芋虫

 乱歩の名作短編ではなくって。
 いたんである。自宅リビングのフローリング床に。カブトムシの幼虫の子分みたいなの(体長7、8ミリ足らず)が。
 あ、ここまで読んで何人かちょっとひきましたね。でも幸か不幸か私は割と虫は平気なので。慌てず騒がずティッシュ片でつまみ上げ、可哀想だけどトイレに流罪
 ――と、思ったら。トイレから戻ってみると、さっきと同じような場所に、またいたんである。
 ……
 おかしーなー、流したはずだし。もしや何ぞホラーな状況の幕開け? などと思うも、冷静に考えれば元々二匹いたのに違いない。そういうわけで、これも再びトイレに廃棄。
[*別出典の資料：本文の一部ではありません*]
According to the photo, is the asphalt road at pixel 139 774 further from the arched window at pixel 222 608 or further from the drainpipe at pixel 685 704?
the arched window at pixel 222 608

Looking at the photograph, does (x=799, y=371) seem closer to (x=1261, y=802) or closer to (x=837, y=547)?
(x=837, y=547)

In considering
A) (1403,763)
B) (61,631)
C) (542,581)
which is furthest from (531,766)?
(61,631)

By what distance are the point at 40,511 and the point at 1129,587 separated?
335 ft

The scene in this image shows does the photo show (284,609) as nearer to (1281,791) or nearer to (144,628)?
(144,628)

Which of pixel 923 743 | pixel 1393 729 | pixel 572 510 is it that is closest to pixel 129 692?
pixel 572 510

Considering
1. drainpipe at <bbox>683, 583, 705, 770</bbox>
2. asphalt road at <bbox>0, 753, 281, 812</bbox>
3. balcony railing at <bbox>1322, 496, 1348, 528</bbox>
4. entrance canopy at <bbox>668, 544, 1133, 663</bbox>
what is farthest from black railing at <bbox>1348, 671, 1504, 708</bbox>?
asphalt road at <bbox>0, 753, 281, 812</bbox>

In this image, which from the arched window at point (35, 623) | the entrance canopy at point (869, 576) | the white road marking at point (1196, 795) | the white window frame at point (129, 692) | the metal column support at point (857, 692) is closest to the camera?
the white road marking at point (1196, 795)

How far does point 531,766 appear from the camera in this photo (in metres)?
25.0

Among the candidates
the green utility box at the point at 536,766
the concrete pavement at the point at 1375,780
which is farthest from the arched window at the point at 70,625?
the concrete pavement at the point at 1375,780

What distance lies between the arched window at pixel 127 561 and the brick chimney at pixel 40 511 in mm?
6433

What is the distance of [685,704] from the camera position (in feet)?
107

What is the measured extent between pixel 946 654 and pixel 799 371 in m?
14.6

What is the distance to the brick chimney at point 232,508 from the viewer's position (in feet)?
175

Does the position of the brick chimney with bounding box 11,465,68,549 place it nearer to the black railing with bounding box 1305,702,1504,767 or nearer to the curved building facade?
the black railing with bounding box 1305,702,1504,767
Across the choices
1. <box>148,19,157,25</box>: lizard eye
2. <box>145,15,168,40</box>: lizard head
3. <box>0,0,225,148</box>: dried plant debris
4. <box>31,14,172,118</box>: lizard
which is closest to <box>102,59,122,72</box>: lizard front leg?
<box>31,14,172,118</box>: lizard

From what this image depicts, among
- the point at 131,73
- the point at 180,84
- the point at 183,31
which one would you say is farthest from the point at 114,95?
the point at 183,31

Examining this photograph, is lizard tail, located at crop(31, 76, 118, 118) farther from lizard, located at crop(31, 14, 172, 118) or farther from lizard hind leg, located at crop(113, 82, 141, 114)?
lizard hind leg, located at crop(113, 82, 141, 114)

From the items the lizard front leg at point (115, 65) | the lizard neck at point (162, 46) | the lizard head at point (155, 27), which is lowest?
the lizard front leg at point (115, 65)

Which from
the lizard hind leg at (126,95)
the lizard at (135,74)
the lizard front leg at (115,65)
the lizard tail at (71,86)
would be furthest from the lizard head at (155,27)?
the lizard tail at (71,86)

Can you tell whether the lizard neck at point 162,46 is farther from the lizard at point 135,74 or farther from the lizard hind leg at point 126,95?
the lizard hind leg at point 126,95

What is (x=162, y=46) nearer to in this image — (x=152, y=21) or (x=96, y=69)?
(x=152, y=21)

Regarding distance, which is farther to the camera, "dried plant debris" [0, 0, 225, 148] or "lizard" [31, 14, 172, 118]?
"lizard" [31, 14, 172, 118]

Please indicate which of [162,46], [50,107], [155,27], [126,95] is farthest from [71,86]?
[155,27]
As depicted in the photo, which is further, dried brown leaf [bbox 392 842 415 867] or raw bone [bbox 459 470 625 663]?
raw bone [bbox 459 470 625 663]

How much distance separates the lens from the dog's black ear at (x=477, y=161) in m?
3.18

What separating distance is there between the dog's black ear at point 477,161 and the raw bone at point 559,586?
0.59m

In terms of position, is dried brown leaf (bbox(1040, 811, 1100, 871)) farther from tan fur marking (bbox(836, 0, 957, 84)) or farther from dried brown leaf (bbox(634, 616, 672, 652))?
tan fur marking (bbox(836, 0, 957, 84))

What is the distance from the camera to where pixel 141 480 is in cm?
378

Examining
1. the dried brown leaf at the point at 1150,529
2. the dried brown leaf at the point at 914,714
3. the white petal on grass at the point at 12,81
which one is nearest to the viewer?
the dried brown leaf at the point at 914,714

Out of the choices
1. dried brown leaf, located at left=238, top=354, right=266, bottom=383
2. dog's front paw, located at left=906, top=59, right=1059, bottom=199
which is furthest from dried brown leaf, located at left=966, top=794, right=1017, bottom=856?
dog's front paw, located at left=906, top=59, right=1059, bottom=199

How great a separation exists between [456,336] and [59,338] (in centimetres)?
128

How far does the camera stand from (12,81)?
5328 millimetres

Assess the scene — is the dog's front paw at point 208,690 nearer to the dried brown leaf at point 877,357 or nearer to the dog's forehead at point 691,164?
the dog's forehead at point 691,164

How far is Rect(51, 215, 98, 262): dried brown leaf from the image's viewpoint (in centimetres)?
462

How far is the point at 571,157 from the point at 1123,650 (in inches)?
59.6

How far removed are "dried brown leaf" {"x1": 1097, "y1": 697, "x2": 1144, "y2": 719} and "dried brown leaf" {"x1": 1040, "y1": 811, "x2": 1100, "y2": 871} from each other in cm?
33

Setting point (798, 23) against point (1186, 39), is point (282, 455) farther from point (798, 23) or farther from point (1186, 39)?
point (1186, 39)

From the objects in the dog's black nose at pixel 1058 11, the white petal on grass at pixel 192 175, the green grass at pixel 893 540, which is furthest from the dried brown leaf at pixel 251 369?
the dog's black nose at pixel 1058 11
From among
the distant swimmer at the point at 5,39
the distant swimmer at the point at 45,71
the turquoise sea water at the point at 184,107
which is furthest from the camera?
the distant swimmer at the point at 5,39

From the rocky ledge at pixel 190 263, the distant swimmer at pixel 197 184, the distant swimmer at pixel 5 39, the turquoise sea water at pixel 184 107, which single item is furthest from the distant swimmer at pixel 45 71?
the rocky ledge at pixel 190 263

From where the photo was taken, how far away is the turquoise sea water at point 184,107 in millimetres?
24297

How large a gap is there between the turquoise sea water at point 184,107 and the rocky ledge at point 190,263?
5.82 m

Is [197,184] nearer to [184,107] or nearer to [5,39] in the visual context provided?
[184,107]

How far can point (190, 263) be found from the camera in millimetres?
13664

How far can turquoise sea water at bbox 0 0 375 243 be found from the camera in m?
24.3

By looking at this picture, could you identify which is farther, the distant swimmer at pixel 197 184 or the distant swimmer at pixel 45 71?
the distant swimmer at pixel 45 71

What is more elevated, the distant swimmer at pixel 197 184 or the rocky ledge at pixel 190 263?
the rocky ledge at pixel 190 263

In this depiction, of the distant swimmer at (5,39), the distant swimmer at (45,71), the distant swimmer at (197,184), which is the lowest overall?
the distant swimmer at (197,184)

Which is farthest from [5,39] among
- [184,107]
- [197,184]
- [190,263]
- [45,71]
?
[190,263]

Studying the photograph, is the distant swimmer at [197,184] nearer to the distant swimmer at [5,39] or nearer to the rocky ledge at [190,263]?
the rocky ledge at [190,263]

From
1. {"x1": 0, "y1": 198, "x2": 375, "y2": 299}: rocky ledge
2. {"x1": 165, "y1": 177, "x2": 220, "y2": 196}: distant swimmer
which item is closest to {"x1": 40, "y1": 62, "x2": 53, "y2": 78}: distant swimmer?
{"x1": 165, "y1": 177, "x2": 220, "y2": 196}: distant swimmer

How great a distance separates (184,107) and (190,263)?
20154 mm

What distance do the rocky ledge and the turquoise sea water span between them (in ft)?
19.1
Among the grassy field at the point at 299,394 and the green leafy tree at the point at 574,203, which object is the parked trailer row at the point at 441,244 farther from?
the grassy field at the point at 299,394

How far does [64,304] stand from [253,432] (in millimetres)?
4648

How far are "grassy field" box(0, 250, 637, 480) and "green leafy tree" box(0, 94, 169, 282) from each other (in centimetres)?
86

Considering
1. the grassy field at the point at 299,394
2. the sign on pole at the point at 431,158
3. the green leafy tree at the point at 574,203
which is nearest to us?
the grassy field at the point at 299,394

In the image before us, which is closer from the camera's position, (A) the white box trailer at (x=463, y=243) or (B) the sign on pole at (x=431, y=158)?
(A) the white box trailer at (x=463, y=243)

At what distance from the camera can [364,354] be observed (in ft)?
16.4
 しかし、疑問/不審は残る。水場からも遠いはずの床の真ん中に、一体どっから。まさか買って帰った野菜類か何かに付いて? それともうちの床やら柱やらに、妙な虫が湧くようになった?
 ――と、考えているうちに気が付いた。先々週末にお山で拾って帰ってきた団栗。持ち上げてみると一個に穴が空いていて、下には細かな屑が積もっていた。ああ納得。
 原因が分かって良かったけど、侮り難し団栗。あんな小さいものにこんな扶養家族がいようとは――ってうちには不要だから!